According to the Committee to Protect Journalists, several journalists were jailed in Africa for between one to 2½ years in the past four weeks. They have also been ordered to pay heavy penalties. Some news organizations have been banned.
Somaliland , Kenya, Togo, Liberia, Gabon, Ivory Coast and the Congo are governments that have targeted reporters in the recent past, according to the Committee to Protect Journalists.
In Liberia, a weekly publication, The Independent, was banned for publishing a picture that the government considered as portraying a former Cabinet minister in an amorous position with two women.
In Gabon, a bimonthly publication faced a three-month suspension for publishing a story critical of President Omar Bongo. In Togo, a radio commentator was banned for a commentary that was perceived as critical of a Cabinet minister.
In Ivory Coast, four journalists were charged with publishing reports that “annoyed” President Laurent Gbagbo, and three journalists from the Congo were jailed for six months for allegedly defaming local government treasury officials. The three were also ordered to pay a penalty of $10,000.
From these cases, it can clearly be demonstrated that most African governments are intolerant to the free flow of information.

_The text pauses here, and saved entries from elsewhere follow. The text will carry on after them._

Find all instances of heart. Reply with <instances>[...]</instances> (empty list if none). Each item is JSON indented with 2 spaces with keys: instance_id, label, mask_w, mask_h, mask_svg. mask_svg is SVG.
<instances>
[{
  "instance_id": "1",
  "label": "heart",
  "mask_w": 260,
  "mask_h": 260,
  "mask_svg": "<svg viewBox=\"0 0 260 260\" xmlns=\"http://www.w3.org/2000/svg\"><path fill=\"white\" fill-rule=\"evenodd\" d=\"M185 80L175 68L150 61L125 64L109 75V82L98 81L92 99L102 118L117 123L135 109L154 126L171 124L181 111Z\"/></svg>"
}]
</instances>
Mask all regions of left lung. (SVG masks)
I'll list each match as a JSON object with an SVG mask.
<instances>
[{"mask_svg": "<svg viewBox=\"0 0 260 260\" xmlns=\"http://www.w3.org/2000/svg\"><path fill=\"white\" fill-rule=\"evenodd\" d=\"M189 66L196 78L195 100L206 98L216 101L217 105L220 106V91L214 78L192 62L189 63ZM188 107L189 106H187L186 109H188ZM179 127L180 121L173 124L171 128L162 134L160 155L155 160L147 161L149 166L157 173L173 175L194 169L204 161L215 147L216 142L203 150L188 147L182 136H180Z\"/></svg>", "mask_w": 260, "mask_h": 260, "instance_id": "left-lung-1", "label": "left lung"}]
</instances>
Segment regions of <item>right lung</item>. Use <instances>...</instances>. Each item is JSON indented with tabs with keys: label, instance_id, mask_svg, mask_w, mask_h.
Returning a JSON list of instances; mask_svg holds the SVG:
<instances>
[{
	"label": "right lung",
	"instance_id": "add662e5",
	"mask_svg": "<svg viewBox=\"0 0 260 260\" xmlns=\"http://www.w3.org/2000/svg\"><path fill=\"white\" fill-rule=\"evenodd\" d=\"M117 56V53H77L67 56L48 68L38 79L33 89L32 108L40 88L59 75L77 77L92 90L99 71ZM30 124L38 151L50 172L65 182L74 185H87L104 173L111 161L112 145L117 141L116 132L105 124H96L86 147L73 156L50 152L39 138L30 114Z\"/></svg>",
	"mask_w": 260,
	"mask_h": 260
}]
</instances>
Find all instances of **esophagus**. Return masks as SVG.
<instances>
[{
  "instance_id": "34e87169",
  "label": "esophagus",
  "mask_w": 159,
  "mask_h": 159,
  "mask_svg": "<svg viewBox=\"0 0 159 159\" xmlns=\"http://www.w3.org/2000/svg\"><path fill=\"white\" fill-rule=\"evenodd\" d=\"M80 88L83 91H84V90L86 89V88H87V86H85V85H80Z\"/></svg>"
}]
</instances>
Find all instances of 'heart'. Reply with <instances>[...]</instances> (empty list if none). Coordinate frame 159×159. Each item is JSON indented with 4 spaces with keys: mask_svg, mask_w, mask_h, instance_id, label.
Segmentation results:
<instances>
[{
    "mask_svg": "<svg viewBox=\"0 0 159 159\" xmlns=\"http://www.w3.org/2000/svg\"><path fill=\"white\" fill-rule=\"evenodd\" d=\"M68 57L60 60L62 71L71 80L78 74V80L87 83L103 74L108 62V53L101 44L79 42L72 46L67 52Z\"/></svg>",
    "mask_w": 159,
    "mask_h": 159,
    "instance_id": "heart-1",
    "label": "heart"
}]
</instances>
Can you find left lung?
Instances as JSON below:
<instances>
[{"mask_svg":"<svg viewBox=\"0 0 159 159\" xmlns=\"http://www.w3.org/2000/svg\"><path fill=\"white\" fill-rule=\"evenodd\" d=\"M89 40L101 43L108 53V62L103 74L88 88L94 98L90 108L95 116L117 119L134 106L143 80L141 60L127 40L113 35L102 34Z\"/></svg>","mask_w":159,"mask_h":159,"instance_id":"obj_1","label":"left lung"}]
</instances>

Those in authority misuse the judiciary to silence the media.
There is a need for those in the United States to lobby their government to mount pressure on African governments to embrace freedom of information as a fundamental right of the people of Africa.
Peter Makori wrote for The Kansas City Star last year while on an international reporting fellowship. Since receiving political asylum in January, he has been attending the University of Missouri-Columbia.